In [None]:
from google.colab import drive
drive.mount('/content/drive')

Extracting dataset to a directory called ESC-50

In [None]:
import os
import zipfile
if not os.path.exists("ESC-50"):
    os.makedirs("ESC-50")
with zipfile.ZipFile('/content/drive/MyDrive/ESC-50-master.zip', "r") as zip_ref:
    zip_ref.extractall("ESC-50")

print("Dataset extracted to directory:", "ESC-50")

In [None]:
wav_files = [file for file in os.listdir("/content/ESC-50/ESC-50-master/audio") if file.endswith(".wav")]

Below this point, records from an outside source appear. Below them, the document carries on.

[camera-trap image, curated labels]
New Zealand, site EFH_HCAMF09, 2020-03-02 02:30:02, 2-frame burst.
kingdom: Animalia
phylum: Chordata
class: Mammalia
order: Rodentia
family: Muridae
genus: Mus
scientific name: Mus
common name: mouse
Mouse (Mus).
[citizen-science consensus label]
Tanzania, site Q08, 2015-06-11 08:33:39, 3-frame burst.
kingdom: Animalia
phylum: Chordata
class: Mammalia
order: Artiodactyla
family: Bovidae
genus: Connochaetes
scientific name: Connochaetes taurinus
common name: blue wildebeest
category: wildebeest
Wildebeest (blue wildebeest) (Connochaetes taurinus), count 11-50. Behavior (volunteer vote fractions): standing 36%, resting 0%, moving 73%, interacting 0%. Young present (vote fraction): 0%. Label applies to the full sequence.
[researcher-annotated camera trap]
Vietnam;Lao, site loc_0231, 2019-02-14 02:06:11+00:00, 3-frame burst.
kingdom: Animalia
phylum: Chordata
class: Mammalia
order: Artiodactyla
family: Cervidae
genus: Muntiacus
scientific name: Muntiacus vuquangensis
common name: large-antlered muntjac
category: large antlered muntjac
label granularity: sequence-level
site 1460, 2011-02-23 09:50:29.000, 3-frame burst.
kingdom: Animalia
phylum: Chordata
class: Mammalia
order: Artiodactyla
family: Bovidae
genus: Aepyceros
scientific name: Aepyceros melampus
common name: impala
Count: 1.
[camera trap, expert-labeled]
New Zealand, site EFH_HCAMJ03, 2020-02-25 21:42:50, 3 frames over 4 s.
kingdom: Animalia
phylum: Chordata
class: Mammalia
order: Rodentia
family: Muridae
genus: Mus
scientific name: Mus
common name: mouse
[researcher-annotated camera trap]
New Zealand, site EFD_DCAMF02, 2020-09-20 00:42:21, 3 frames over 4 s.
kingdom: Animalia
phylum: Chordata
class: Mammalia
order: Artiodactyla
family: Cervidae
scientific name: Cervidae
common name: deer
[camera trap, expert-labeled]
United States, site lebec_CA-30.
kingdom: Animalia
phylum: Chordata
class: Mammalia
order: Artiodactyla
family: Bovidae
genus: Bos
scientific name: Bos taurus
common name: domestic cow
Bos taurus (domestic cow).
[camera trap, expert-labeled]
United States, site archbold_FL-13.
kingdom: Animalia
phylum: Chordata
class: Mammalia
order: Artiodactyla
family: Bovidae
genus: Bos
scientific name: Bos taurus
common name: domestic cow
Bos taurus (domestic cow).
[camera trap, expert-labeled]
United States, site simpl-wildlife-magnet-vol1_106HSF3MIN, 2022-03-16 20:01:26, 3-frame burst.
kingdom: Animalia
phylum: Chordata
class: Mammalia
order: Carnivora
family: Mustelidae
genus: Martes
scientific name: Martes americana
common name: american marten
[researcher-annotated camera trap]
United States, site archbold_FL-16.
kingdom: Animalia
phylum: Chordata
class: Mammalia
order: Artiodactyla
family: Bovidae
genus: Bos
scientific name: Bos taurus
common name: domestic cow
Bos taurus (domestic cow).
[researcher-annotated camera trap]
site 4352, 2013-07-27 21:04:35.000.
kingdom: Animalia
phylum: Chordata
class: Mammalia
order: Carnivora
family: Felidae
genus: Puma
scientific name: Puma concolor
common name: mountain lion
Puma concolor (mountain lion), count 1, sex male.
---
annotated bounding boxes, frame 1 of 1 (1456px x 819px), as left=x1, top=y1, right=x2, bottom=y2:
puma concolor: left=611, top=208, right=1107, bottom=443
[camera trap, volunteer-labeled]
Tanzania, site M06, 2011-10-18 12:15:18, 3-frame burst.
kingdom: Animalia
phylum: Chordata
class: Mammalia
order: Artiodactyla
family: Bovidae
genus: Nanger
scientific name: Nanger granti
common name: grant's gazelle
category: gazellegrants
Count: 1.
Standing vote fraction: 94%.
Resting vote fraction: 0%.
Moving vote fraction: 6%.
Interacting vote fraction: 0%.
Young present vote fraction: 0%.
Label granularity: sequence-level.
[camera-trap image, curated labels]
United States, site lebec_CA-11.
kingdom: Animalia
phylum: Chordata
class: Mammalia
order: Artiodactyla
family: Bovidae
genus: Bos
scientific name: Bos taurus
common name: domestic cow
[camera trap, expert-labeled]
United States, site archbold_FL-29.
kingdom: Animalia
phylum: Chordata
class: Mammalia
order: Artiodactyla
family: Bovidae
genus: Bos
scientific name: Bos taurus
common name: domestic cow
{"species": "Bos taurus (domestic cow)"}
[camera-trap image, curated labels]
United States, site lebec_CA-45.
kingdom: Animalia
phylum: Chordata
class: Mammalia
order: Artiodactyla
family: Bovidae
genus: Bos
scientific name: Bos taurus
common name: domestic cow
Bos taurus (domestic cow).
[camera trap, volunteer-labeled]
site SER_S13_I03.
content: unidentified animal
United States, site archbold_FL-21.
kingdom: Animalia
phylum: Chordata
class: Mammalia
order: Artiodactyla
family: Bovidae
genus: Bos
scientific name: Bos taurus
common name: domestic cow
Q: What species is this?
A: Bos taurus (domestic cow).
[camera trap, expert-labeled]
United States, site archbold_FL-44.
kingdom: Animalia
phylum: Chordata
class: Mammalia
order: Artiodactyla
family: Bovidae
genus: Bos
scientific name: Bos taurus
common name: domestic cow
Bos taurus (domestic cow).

Defining some libraries and two dictionaries one considered as an encoder of the dataset classes and the other as a decoder

In [None]:
import librosa
import random
import soundfile as sf
import librosa.display
#this is a dictionary to encode the categories into targets
encoder = {'dog': 0, 'chirping_birds': 14, 'vacuum_cleaner': 36, 'thunderstorm': 19, 'door_wood_knock': 30, 'can_opening': 34, 'crow': 9, 'clapping': 22, 'fireworks': 48, 'chainsaw': 41, 'airplane': 47, 'mouse_click': 31, 'pouring_water': 17, 'train': 45, 'sheep': 8, 'water_drops': 15, 'church_bells': 46, 'clock_alarm': 37, 'keyboard_typing': 32, 'wind': 16, 'footsteps': 25, 'frog': 4, 'cow': 3, 'brushing_teeth': 27, 'car_horn': 43, 'crackling_fire': 12, 'helicopter': 40, 'drinking_sipping': 29, 'rain': 10, 'insects': 7, 'laughing': 26, 'hen': 6, 'engine': 44, 'breathing': 23, 'crying_baby': 20, 'hand_saw': 49, 'coughing': 24, 'glass_breaking': 39, 'snoring': 28, 'toilet_flush': 18, 'pig': 2, 'washing_machine': 35, 'clock_tick': 38, 'sneezing': 21, 'rooster': 1, 'sea_waves': 11, 'siren': 42, 'cat': 5, 'door_wood_creaks': 33, 'crickets': 13}
#this is a dictionary to decode the categories into targets
decoder = {0: 'dog', 14: 'chirping_birds', 36: 'vacuum_cleaner', 19: 'thunderstorm', 30: 'door_wood_knock',34: 'can_opening', 9: 'crow', 22: 'clapping', 48: 'fireworks', 41: 'chainsaw', 47: 'airplane', 31: 'mouse_click', 17: 'pouring_water', 45: 'train', 8: 'sheep', 15: 'water_drops', 46: 'church_bells', 37: 'clock_alarm', 32: 'keyboard_typing', 16: 'wind', 25: 'footsteps', 4: 'frog', 3: 'cow', 27: 'brushing_teeth', 43: 'car_horn', 12: 'crackling_fire', 40: 'helicopter', 29: 'drinking_sipping', 10: 'rain', 7: 'insects', 26: 'laughing', 6: 'hen', 44: 'engine', 23: 'breathing', 20: 'crying_baby', 49: 'hand_saw', 24: 'coughing', 39: 'glass_breaking', 28: 'snoring', 18: 'toilet_flush', 2: 'pig', 35: 'washing_machine', 38: 'clock_tick', 21: 'sneezing', 1: 'rooster', 11: 'sea_waves', 42: 'siren', 5: 'cat', 33: 'door_wood_creaks', 13: 'crickets'}

A. Exploring the Audio Data
Let's first explore a random audio sample of dog bark 1-100032-A-0.wav by printing the values of :

Sample rate: it is the number of samples per second.<br>
Amplitude: it's the measure of how high/ low the wave extends from the x axis.

In [None]:
# Importing one file and calculate its duration, amplitude and shape
import numpy as np
y, sr = librosa.load("/content/ESC-50/ESC-50-master/audio/1-100032-A-0.wav")
print('amplitude y:', y)
print('y shape:', np.shape(y))
print('the duration of the audio:', np.shape(y)[0]/sr, 's')

In [None]:
#listening to the audio file
import IPython.display as ipd
ipd.Audio("/content/ESC-50/ESC-50-master/audio/1-100032-A-0.wav")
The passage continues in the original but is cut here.